Strictly Adults-Only video games (the rating above the 17+ Mature) tend to be on the rarer side, but the niche market for the type of content seems to be doing well as of late. Towards the end of March this year, Studio FOW Interactive's Subverse became one of Steam's top-selling titles, becoming the second best-selling game for the platform during that period.

RELATED: Steam Now Has an Adults Only Section

The shift in business practices comes as part of eBay's new "Adult Items" policy. While the new restrictive policy does ban the sale of typical pornographic materials, it actually goes much farther than that. In addition to explicitly listing the sales ban of Adults Only-rated video games, the policy pulls the plug on anything containing nudity or "displays of sexual activities." This includes adult magazines, sexually explicit anime, comics, and basically every other form of readable or watchable media. The policy addresses the many sexually explicit-adjacent products as well, giving eBay users a roadmap of where they can categorize and find adult sex toys, clothing, and accessories, so long as they don't show nudity or sexual activity.

adults only video game ban ebay

The new Adult Items Policy builds upon eBay's "Illegal Explicit Content" policy, with the intent to prevent listings that include illegal content such as bestiality, torture, snuff films, and other illegal content, whether "real or fictionalized." The new approach may face certain complications, however, especially in the international market.

Different countries sometimes have different ratings for the same video game, in addition to particular regions varying in terms of censorship stringency. For example, Funcom's Conan Exiles features full-frontal nudity in Europe, but not in North America. This suggests the game's American version could possibly still be allowed to sell on eBay, but not the European one, potentially leading to unforeseen complications.

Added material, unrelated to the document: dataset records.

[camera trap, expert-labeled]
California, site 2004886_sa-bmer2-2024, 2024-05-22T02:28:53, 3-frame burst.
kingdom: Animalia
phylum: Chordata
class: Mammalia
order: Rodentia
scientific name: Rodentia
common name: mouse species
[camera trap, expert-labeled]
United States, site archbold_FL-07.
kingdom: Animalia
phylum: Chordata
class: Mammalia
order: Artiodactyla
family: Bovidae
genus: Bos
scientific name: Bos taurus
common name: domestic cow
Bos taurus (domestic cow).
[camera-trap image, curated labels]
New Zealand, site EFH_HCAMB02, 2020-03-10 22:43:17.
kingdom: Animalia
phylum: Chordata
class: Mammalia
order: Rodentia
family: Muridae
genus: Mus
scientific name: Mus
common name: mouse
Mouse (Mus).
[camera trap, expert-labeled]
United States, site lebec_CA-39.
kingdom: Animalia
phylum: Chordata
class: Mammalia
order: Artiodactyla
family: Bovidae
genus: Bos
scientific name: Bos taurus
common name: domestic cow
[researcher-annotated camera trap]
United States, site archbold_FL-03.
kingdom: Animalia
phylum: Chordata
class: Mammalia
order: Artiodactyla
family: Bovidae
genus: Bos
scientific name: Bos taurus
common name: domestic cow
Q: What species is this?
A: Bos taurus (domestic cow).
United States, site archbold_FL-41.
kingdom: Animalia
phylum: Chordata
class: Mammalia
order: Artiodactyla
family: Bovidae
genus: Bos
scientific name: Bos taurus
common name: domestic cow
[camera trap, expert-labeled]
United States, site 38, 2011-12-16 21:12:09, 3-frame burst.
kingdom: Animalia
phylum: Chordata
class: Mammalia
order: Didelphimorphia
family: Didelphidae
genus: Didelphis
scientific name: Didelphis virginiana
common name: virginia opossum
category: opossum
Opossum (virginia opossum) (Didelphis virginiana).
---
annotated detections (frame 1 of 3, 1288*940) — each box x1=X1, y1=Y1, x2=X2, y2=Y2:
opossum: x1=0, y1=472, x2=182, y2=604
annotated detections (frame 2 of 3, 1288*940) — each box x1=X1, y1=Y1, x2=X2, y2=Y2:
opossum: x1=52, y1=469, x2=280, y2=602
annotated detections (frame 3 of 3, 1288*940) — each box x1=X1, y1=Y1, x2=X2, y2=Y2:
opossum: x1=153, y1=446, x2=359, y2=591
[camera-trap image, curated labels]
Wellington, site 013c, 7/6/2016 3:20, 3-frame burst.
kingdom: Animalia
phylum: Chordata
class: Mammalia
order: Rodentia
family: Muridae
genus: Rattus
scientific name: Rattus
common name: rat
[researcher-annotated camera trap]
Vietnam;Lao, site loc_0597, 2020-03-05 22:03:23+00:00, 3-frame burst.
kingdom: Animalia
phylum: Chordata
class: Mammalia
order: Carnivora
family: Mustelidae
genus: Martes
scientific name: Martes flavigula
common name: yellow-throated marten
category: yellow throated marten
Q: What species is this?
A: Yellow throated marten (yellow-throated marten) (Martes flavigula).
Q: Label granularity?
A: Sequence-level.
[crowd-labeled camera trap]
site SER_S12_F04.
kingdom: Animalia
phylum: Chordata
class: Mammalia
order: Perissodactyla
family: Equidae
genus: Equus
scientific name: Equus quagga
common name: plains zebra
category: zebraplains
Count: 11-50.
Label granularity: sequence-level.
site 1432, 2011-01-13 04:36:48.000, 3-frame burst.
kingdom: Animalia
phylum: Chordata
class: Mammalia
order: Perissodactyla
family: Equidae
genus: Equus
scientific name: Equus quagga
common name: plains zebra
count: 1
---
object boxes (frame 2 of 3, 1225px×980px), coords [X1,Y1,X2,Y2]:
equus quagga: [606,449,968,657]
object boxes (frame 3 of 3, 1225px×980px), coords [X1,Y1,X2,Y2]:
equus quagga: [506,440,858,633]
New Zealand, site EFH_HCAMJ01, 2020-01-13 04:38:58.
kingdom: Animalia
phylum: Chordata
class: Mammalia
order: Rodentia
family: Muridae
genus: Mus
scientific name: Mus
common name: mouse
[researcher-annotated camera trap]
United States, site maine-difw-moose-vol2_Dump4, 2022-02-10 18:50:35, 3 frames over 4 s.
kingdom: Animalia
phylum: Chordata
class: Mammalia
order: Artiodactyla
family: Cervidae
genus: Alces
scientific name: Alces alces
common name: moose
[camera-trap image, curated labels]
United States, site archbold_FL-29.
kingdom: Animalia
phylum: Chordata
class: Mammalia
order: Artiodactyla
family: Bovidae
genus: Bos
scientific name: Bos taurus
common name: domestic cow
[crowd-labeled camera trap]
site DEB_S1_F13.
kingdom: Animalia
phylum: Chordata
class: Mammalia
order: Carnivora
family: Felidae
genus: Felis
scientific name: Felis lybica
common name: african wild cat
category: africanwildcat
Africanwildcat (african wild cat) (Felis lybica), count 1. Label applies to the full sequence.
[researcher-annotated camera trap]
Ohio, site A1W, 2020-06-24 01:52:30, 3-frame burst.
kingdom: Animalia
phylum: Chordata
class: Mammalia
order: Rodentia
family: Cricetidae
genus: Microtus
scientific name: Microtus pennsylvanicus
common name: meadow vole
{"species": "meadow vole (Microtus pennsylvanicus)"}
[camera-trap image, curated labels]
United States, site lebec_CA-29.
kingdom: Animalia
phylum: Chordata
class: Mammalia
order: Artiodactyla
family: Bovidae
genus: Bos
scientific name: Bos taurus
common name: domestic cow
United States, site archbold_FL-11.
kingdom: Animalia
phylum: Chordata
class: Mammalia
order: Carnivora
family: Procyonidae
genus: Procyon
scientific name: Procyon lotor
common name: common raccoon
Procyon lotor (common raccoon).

While eBay is surely cracking down on the presence of sexually explicit content on its website, it isn't the only major company to recently do so. Streaming platform Twitch has reportedly banned the words "Hot tub" from its official channel's chat. Twitch has long been embroiled in controversy regarding its "hot tub meta," essentially a loophole in the streaming site's policy of getting around its ban on "suggestive" clothing. Audiences remain largely divided on the issue, with some claiming the approach doesn't break any of Twitch's rules, while others deem the practice as "attention-seeking," particularly with that of female streamers.

Ebay's new policy goes into effect on July 15, so those looking to snatch up some adult-oriented products should be sure to make their purchases in the next few weeks. The new policies preventing the sale of things like Adults Only-rated games appear to be comprehensive, and should therefore be quite effective. Now eBay just needs to work on stopping the sale of product photographs, with plenty of scammers selling photos of PS5s on the site, rather than the actual console itself.